I am working on a dataset showing the number of birds at each site in two baseline studies 1 & 2. I have data for birds at each site for 20 days for each baseline. I wanted to find out which site has the highest number of birds in each baseline. I used Kruskal - Wallis test since the data isn't normally distributed and then pair-wise wilcox test to find the compare the sites. Is this a correct approach? I also have the data for number of birds on ground and on air at each site. I want to test if there is any significant difference between ground counts vs air counts. Which test is the best way to go about it?
1 Answers
If you have more than 2 sites represented (which you have implied) then I agree with your use of Kurskall-Wallis and Wilcox pairwise comparisons with DV being sites and IV being number of birds. To double check your normality assumption consider using a histogram and/or Q-Q plot to visually aid.

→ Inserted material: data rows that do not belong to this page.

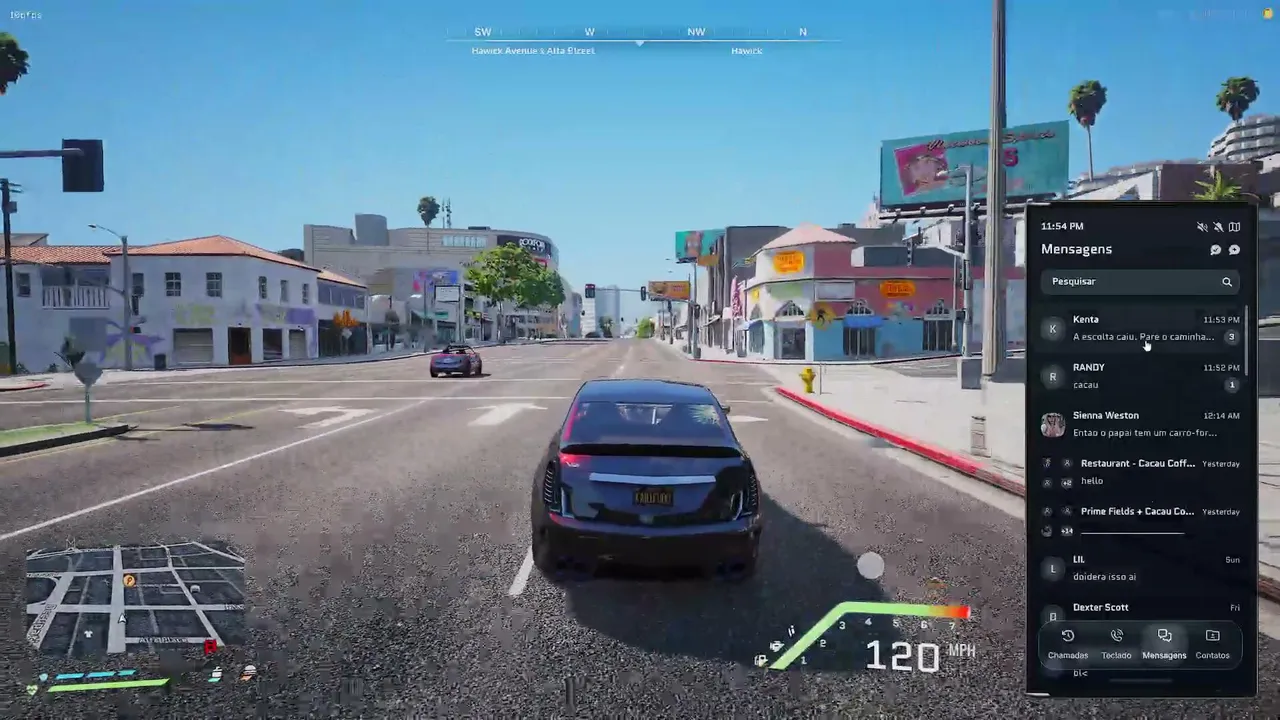 GraziiRP live stream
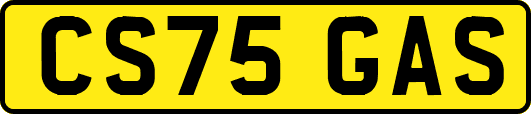 CS75GAS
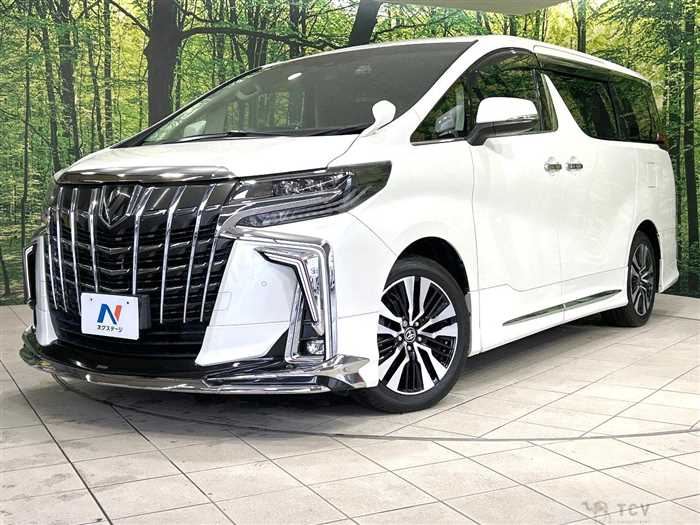 2021 Toyota Alphard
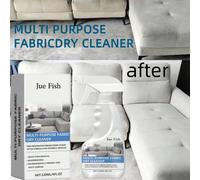 Detergente per tessuti da divano, adatto per pulire e rimuovere macchie da arredi domestici come tappeti, materassi e tessuti da divano. Lascia un profumo fresco e leggero. Ottimo regalo per famiglia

As for your second round of testing on air vs ground birds:
You could isolate the sites and do an independent samples t-test (or equivalent robust method) between ground and air through the days, for each site. So say you had 20 days worth of data, you'd have 20 observations of both air and ground counts and you could compare those counts.
Depending on the number of sites, you could total the number of air and ground bird at each site throughout the days and use each site as an observation. Therefore, if you had 10 sites you'd have 10 observations of both air and ground total counts. Similar to above, you could use and independent-samples t-test or another non-parametric method.
Based on your description I believe you may be able to do a two-way ANOVA, with site and status (ground vs air) being your IVs and counts being your DV. I've seen permutation discussed as a recommended robust strategy for this. See this answer
Of course you should consider which of these methods is most valuable to answer your specific research question regarding ground and flying birds.